目的：糖尿病视网膜病变（DR）是导致工作年龄成人视力丧失的主要原因。尽管早期DR检测很重要，但由于眼科保健提供者能力有限，只有60%的糖尿病患者接受建议的年度筛查。fda批准的人工智能系统是为了满足日益增长的DR筛查需求而开发的；然而，高昂的成本和专门的设备限制了可及性。我们需要评估更易于使用且同样准确的人工智能系统，以消除这种差异。本研究评估了ChatGPT-4 Omni （gpt - 40）从彩色眼底照片（CFPs）中对DR进行分类的诊断准确性，以评估其作为低成本替代筛查工具的潜力。方法：我们利用来自Kaggle的公开可用的EyePACS DR检测竞争数据集，其中包括2500个CFPs，代表无DR、轻度DR、中度DR、严重DR和增发性DR。每张图像都被提交给gpt - 40，并设置8个提示中的1个，以提高模型的准确性。通过混淆矩阵分析结果，并计算准确度、精密度、灵敏度、特异性和F1评分等指标来评估性能。结果：在提示1-3中，gpt - 40对无DR图像分类表现出强烈的偏见，平均准确率为51.0%，而其他阶段的准确率在70%到80%之间。gpt - 40与错误分类斗争，特别是在相邻的DR级别之间。在检测增殖性DR（4级）方面表现最好，F1评分在0.3以上，准确率超过80%。在二元分类任务（提示4.1-4.4）中，gpt - 40的性能有所提高，但仍然难以区分轻度DR（准确率为49.8%）。与fda批准的人工智能系统相比，gpt - 40的敏感性（47.7%）和特异性（73.8%）显著降低。结论：虽然gpt - 40在识别严重DR方面有希望，但在区分早期阶段方面存在局限性，在临床应用于DR筛查之前需要进一步改进。与传统的基于cnn的工具（如IDx-DR）不同，gpt - 40是一个多模态基础模型，具有根本不同的架构和训练过程，这可能导致其诊断局限性。gpt - 40和其他llm的设计并不是为了学习重要的DR特征，如使用像素数据的微动脉瘤或出血，这就是为什么与CNN模型相比，它们可能难以检测DR。

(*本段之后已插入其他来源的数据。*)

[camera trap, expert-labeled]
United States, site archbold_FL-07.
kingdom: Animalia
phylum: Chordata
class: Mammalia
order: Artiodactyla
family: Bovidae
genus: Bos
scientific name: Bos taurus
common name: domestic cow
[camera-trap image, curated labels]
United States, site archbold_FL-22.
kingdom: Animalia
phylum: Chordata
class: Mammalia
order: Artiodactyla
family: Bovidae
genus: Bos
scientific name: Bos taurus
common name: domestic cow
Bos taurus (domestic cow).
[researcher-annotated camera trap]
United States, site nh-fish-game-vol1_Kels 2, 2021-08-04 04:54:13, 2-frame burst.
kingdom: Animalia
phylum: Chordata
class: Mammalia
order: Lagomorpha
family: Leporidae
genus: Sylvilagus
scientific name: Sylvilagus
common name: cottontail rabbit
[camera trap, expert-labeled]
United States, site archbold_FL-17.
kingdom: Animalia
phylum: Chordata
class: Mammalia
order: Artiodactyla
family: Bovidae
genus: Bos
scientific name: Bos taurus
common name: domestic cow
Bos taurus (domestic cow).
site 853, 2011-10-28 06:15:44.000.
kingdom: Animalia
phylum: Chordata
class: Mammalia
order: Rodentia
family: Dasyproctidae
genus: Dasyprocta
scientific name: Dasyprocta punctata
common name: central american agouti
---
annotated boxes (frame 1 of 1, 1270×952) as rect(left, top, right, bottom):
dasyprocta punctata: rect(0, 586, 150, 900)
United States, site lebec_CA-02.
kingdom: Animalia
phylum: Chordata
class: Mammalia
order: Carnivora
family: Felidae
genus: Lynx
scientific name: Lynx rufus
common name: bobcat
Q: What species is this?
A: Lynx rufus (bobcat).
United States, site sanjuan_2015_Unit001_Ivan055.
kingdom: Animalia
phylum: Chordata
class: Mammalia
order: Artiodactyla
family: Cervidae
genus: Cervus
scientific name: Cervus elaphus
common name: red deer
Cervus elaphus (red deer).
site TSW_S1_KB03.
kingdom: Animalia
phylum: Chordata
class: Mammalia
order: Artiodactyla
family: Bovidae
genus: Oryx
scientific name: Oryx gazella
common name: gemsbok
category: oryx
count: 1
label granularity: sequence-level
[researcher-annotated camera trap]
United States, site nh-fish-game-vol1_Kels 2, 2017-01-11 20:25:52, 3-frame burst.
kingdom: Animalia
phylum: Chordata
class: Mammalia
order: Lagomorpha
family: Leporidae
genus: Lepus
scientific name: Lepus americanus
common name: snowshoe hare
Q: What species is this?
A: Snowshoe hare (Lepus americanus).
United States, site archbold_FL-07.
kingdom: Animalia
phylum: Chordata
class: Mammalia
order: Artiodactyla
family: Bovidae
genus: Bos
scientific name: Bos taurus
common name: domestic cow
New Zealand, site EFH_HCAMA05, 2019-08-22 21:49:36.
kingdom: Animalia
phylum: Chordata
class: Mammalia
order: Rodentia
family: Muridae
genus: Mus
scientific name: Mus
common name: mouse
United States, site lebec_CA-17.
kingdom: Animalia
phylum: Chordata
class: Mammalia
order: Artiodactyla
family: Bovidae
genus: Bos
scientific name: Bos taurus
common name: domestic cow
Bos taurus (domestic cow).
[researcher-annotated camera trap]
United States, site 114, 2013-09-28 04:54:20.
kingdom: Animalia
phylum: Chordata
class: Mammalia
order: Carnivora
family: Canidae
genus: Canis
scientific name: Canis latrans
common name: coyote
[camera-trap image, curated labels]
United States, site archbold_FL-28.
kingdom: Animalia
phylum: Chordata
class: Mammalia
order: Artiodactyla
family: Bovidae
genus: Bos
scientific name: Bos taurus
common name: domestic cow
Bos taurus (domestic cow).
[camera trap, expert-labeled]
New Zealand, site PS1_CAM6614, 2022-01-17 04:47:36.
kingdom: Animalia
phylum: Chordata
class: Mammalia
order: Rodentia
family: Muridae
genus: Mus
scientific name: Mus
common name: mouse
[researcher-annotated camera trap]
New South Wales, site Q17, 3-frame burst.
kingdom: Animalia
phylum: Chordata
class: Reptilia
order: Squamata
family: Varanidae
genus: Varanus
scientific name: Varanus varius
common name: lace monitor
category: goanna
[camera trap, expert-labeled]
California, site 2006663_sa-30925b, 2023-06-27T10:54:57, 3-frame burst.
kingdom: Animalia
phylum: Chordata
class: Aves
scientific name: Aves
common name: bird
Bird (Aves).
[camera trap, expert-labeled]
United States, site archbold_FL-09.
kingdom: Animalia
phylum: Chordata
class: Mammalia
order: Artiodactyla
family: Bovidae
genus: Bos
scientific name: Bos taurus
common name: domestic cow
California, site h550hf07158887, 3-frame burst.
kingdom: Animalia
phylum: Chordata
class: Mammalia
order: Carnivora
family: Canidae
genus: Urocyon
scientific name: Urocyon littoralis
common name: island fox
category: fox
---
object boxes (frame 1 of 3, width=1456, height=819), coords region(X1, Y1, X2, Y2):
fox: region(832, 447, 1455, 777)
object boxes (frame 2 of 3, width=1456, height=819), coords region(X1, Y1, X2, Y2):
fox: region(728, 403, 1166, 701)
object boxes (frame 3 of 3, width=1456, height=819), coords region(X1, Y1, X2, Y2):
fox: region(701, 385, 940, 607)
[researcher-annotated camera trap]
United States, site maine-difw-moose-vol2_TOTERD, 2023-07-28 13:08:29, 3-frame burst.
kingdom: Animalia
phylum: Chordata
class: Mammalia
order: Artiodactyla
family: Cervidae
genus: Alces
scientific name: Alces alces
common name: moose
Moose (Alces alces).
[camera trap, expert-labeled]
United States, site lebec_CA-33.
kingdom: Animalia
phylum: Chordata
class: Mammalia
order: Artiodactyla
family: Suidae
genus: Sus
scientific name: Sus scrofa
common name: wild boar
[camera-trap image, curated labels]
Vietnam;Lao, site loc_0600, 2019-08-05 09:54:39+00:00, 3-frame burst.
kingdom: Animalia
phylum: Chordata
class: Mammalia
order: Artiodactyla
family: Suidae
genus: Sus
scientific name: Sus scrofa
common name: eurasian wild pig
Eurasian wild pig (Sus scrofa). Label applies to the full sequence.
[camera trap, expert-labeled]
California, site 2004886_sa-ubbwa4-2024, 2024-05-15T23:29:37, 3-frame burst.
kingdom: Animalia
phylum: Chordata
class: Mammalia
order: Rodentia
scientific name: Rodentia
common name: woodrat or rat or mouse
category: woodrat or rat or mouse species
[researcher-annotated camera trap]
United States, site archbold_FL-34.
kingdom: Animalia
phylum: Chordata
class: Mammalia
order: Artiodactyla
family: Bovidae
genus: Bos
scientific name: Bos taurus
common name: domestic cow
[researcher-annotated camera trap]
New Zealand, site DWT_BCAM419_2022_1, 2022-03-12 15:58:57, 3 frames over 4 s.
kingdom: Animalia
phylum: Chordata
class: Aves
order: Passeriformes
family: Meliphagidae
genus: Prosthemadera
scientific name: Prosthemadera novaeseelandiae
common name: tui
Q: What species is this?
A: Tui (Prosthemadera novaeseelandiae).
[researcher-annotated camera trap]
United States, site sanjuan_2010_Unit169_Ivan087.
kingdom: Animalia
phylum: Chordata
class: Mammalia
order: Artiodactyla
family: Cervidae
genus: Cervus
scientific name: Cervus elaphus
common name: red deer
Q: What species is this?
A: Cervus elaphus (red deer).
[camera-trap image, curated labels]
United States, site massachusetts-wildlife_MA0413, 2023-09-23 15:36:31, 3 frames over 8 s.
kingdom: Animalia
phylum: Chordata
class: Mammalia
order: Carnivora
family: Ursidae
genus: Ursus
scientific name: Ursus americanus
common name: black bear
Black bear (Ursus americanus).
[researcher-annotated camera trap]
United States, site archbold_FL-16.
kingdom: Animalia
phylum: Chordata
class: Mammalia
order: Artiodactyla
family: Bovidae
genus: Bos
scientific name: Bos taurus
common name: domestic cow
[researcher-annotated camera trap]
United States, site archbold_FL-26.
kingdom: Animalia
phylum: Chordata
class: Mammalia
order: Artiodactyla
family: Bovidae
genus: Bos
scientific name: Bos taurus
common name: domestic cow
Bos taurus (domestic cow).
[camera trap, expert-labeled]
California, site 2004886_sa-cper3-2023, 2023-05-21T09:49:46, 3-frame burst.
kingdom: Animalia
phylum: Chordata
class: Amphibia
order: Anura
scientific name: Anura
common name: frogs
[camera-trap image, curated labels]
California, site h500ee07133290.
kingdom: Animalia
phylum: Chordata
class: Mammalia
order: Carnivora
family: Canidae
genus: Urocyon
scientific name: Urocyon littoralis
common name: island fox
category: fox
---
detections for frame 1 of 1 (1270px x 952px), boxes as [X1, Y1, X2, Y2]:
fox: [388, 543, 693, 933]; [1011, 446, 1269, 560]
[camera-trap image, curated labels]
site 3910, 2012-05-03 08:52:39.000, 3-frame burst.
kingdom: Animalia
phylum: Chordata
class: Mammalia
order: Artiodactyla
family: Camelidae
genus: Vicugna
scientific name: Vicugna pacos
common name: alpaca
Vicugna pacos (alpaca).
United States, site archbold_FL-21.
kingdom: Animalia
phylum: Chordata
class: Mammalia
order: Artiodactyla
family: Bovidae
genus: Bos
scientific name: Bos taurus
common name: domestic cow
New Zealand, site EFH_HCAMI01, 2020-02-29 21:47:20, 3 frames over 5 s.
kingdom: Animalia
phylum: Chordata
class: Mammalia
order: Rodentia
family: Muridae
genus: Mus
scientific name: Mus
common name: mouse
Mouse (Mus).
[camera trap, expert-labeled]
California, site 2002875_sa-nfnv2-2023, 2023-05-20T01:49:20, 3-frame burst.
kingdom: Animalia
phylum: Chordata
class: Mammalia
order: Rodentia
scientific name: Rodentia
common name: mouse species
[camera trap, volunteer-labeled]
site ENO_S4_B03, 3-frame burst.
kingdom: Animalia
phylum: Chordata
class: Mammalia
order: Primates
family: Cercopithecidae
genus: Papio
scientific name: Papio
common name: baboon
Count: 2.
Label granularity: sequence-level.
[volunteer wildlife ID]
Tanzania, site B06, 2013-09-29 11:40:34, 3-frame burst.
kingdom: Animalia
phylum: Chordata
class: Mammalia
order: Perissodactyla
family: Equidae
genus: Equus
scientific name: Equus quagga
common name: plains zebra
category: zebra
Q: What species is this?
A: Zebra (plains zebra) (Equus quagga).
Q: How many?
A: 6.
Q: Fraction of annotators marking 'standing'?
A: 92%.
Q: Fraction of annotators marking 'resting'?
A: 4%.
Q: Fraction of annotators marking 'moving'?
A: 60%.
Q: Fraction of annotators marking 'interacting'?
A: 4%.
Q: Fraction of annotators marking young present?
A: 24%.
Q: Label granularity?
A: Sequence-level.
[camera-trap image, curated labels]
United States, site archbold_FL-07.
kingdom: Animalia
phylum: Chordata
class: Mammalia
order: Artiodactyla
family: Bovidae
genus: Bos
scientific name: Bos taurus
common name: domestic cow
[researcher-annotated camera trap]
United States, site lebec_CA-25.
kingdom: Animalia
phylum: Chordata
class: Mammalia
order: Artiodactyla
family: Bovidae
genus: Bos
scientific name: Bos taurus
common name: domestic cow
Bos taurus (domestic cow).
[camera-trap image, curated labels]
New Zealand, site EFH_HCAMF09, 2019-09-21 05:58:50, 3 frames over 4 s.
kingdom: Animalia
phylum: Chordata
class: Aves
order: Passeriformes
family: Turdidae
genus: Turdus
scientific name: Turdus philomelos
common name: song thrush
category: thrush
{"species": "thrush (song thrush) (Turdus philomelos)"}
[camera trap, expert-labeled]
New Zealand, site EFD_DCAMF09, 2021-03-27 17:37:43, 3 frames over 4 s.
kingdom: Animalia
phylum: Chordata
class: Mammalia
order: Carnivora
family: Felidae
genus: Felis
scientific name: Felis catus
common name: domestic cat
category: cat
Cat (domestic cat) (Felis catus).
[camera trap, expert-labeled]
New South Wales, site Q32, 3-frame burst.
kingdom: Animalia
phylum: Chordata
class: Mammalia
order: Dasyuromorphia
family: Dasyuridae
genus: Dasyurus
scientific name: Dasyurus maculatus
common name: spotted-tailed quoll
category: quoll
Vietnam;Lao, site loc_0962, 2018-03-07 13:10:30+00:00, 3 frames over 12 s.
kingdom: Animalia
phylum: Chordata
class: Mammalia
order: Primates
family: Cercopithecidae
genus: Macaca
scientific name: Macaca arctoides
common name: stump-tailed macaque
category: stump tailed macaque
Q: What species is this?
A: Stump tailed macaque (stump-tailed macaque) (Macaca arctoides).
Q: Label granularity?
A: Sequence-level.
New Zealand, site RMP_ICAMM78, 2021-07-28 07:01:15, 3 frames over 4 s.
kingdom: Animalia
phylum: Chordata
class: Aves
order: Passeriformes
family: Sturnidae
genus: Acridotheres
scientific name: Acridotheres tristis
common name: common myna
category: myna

本文章由计算机程序翻译，如有差异，请以英文原文为准。

Assessing the Diagnostic Capabilities of ChatGPT-4 Omni in Grading Diabetic Retinopathy Fundoscopy Using Color Fundus Photographs.

查看原文本刊更多论文

Assessing the Diagnostic Capabilities of ChatGPT-4 Omni in Grading Diabetic Retinopathy Fundoscopy Using Color Fundus Photographs.

Purpose: Diabetic retinopathy (DR) is a leading cause of vision loss in working-age adults. Despite the importance of early DR detection, only 60% of patients with diabetes receive recommended annual screenings due to limited eye care provider capacity. FDA-approved AI systems were developed to meet the growing demand for DR screening; however, high costs and specialized equipment limit accessibility. More accessible and equally as accurate AI systems need to be evaluated to combat this disparity. This study evaluated the diagnostic accuracy of ChatGPT-4 Omni (GPT-4o) in classifying DR from color fundus photographs (CFPs) to assess its potential as a low-cost alternative screening tool.

Methods: We utilized the publicly available EyePACS DR detection competition dataset from Kaggle, which includes 2,500 CFPs representing no DR, mild DR, moderate DR, severe DR, and proliferative DR. Each image was presented to GPT-4o with 1 of 8 prompts designed to enhance the model's accuracy. The results were analyzed through confusion matrices, and metrics such as accuracy, precision, sensitivity, specificity, and F1 scores were calculated to evaluate performance.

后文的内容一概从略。